What this task involves: All lines of the material that contain "sale" must be copied out.

Exercise data:
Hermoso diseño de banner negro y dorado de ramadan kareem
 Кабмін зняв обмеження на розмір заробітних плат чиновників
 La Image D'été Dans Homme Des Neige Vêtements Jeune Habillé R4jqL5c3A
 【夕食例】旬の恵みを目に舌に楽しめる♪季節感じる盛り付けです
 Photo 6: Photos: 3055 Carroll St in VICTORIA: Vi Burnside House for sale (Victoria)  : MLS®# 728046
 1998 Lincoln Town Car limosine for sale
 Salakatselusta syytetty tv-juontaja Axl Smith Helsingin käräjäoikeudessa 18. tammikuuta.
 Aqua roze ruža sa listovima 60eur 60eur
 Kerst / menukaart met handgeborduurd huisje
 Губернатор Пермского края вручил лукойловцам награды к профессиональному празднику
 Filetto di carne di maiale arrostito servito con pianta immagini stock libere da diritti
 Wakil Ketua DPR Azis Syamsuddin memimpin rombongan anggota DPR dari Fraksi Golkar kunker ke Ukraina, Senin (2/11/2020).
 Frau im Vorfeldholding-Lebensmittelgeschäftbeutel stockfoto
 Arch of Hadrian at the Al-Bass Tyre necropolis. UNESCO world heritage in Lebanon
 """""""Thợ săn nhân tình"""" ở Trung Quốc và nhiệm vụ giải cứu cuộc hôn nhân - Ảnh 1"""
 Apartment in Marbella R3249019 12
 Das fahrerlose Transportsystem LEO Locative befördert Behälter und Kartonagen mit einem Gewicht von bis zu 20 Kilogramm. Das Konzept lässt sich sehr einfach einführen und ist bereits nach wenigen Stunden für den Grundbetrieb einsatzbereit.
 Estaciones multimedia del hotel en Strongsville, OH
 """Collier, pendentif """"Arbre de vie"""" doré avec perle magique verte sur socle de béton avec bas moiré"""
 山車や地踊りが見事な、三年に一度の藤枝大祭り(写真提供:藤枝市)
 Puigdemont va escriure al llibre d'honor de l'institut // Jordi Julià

Result for this exercise:
 Photo 6: Photos: 3055 Carroll St in VICTORIA: Vi Burnside House for sale (Victoria)  : MLS®# 728046
 1998 Lincoln Town Car limosine for sale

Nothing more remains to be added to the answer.